Before the sentencing, Misch penned a letter to the court that proclaimed his innocence, but requested the death penalty nonetheless. Years ago, after learning he was a suspect in Duey and Xavier’s murders, he attempted suicide in prison, authorities said.

“I truely (sic) pray that both families can find some peace in their lives after nearly 40 years. Even if it is at the expense of an innocent man,” wrote Misch, who was convicted of rape, assaulting a woman, and a burglary with an apparent lewd motive years before his first murder case. He later added that he wanted the state to execute him as, “Anything less should be considered cruel and unusual punishment.”

A trial date for Michaela’s murder case has not yet been set. This week, prosecutors announced that they were reinstating special circumstances for alleged murder during the commission of a kidnapping.

The effect of this will be more symbolic — whether he’s convicted or not, Misch stands a better chance of escaping from prison than being granted parole — but it is yet another signal that recently appointed Alameda County District Attorney Ursula Jones Dickson is more amenable to seeking lengthier prison sentences than her predecessor, Pamela Price, who sought to scale back the use of sentencing enhancements.

Michaela was at a Hayward corner store buying candy with a friend when she was abducted. Her kidnapper placed her scooter next to his parked Oldsmobile so he could snatch her when she emerged. In 2020, authorities said that fingerprints found on the scooter, previously believed to be unusable, were linked to Misch.
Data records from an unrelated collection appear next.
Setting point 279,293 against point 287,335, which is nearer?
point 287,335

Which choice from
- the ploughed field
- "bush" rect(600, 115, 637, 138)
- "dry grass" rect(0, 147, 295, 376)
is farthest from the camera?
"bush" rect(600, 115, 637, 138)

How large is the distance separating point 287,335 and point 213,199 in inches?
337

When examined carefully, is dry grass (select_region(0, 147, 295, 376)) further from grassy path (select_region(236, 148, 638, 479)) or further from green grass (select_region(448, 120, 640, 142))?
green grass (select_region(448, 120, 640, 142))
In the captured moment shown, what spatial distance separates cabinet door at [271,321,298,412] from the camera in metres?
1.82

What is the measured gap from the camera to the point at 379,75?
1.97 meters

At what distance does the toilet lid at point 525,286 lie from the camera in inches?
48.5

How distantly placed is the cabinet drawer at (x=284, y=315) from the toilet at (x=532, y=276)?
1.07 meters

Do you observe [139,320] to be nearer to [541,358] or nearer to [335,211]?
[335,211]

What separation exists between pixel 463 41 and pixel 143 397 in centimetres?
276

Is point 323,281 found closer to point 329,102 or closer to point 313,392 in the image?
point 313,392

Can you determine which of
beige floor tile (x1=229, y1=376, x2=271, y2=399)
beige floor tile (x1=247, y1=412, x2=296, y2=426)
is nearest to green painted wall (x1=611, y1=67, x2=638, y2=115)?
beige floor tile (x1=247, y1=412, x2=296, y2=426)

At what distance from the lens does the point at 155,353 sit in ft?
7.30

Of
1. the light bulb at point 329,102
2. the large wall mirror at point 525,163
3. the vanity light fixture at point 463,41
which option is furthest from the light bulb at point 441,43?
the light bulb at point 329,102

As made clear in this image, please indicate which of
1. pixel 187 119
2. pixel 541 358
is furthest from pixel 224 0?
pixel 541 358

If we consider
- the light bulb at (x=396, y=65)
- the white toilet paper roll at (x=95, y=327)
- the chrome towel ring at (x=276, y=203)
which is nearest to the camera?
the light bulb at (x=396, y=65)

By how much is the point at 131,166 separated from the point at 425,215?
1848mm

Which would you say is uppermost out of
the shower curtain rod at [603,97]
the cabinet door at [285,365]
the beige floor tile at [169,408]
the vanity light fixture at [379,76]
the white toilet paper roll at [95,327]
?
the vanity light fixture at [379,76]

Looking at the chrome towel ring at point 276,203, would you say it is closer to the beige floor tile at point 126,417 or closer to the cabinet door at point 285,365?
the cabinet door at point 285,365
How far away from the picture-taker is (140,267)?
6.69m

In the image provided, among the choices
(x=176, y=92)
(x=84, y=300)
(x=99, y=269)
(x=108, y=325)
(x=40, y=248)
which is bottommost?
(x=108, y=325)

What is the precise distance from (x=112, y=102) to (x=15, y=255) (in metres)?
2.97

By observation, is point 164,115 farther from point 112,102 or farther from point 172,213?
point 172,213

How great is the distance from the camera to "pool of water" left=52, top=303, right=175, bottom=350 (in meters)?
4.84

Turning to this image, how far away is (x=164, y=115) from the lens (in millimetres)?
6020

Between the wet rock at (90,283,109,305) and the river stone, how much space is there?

Hundreds of cops, family members, and volunteers searched for Michaela, and found nothing. There’s a common theory that Misch dumped her body in a wooded area near Niles Canyon, but no proof. Misch’s lawyer has previously argued that there’s no definitive proof Michaela actually died.

If the prosecution’s theory is correct, Misch is the only one who could Michaela’s family some closure. All it would take was for a man described as a “monster,” and “the devil incarnate” by his victims’ family members to show some compassion.